━━━━━ SOURCE EXTRACT

Might truck manufacturers lure more customers to a growing number of hydrogen options by building their own hydrogen fueling stations?
It’s a question that CCJ posed to various hydrogen experts following Nikola’s recent news announcing its fourth hydrogen station in California.
Nikola aims to open 60 stations by the end of 2026 through its HYLA brand, more than doubling the current number of hydrogen stations in the U.S., which the Department of Energy currently lists at 55 (all of which are in California).
Nikola reports that its stations will not only serve customers using the Nikola Tre fuel cell electric vehicle (FCEV) but also trucks from other manufacturers. So far, the Arizona-based startup is pleased with the results.
“The HYLA launch has been a success and our customers are pleased that we are bringing a full solution to them, including the FCEV and infrastructure, and can now see how adoption could work in the early years of the transition to zero-emissions,” said Cary Mendes, Nikola’s president of energy.

━━━━━━━━━━

PROBLEMS TO WORK ON:
1. Using the article on truck makers building hydrogen fueling stations, answer these:
(a) How many stations does Nikola aim to open by the end of 2026, and under what brand?
(b) How many U.S. hydrogen stations does the Department of Energy list, and where are they?
(c) What position does Cary Mendes hold at Nikola?
2. Extend the article on truck makers building hydrogen fueling stations, picking up right after its final sentence.

━━━━━ EXTRACTED DATA

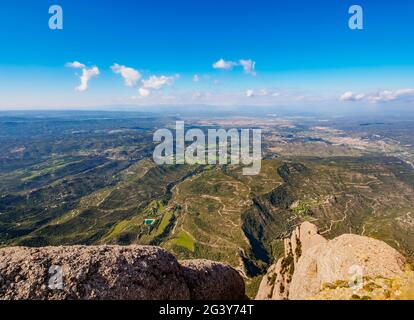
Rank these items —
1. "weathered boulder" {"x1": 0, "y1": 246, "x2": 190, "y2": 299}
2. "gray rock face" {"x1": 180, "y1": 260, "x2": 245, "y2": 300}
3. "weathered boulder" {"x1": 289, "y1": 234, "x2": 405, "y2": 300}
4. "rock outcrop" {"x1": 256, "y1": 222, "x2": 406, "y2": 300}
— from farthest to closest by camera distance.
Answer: "gray rock face" {"x1": 180, "y1": 260, "x2": 245, "y2": 300} → "weathered boulder" {"x1": 289, "y1": 234, "x2": 405, "y2": 300} → "rock outcrop" {"x1": 256, "y1": 222, "x2": 406, "y2": 300} → "weathered boulder" {"x1": 0, "y1": 246, "x2": 190, "y2": 299}

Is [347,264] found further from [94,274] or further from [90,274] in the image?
[90,274]

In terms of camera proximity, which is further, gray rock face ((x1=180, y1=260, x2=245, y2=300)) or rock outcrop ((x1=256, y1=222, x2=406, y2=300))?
gray rock face ((x1=180, y1=260, x2=245, y2=300))

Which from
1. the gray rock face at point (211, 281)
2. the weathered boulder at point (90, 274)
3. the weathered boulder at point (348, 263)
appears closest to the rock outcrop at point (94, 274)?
the weathered boulder at point (90, 274)

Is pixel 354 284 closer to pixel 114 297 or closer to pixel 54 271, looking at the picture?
pixel 114 297

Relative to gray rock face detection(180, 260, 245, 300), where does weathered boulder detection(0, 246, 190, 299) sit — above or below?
above

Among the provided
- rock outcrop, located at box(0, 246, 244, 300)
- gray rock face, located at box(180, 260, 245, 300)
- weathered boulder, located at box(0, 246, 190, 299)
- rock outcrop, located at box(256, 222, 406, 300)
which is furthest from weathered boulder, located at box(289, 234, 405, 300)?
weathered boulder, located at box(0, 246, 190, 299)

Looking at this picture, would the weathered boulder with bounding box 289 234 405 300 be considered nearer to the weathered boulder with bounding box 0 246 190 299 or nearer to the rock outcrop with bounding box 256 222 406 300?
the rock outcrop with bounding box 256 222 406 300
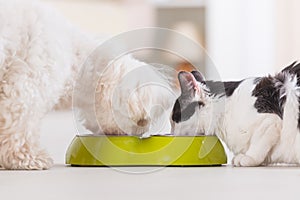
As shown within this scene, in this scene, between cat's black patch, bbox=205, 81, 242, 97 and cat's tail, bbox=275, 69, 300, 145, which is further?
cat's black patch, bbox=205, 81, 242, 97

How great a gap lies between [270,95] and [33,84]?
18.6 inches

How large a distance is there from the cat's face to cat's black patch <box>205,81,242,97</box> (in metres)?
0.03

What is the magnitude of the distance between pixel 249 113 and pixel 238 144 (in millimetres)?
77

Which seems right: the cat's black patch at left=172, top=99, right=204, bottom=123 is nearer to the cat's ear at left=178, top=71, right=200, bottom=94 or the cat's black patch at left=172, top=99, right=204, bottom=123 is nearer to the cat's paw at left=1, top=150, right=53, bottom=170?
the cat's ear at left=178, top=71, right=200, bottom=94

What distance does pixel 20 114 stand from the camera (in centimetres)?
123

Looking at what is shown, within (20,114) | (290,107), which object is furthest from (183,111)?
(20,114)

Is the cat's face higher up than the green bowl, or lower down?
higher up

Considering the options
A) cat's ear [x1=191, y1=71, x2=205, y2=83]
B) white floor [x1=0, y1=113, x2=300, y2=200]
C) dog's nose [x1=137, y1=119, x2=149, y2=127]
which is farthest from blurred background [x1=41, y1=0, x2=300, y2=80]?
white floor [x1=0, y1=113, x2=300, y2=200]

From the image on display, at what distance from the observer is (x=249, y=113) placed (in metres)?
1.31

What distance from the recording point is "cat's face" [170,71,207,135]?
1.35 metres

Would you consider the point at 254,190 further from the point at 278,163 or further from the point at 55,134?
the point at 55,134

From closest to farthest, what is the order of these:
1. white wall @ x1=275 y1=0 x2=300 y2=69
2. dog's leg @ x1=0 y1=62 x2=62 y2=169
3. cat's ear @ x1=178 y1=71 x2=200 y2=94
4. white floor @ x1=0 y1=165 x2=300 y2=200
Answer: white floor @ x1=0 y1=165 x2=300 y2=200
dog's leg @ x1=0 y1=62 x2=62 y2=169
cat's ear @ x1=178 y1=71 x2=200 y2=94
white wall @ x1=275 y1=0 x2=300 y2=69

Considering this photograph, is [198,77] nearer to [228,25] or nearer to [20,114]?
[20,114]

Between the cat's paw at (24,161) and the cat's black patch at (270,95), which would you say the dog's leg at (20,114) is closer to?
the cat's paw at (24,161)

━━━━━━━━━━

WRITTEN ANSWERS:
1.
(a) 60 stations, through its HYLA brand.
(b) 55, all of them in California.
(c) He is Nikola's president of energy.

2.
[Related: Hydrogen infrastructure bill reintroduced]
Srikanth Padmanabhan, president of Cummins’ engine business, the largest of the company’s five business segments, views Nikola’s hydrogen station rollout as a positive start that could help encourage hydrogen truck sales among fleets concerned with fuel availability. Cummins fuel cell powertrains and 15-liter hydrogen engines are scheduled to enter the market in 2024 and 2027, respectively.
“It’s chicken or egg, right? Eventually, people will figure out who needs to set up the infrastructure and who needs to set up the equipment themselves, and I think it’ll sort itself out in a while,” Padmanabhan said. “But until such time I think people are going to try this because if there is demand and there is no supply, it won’t work. Or if there is too much supply and not enough demand for the use of the fuel, then that will be a problem as well. Early on, I think this is how people will try it.”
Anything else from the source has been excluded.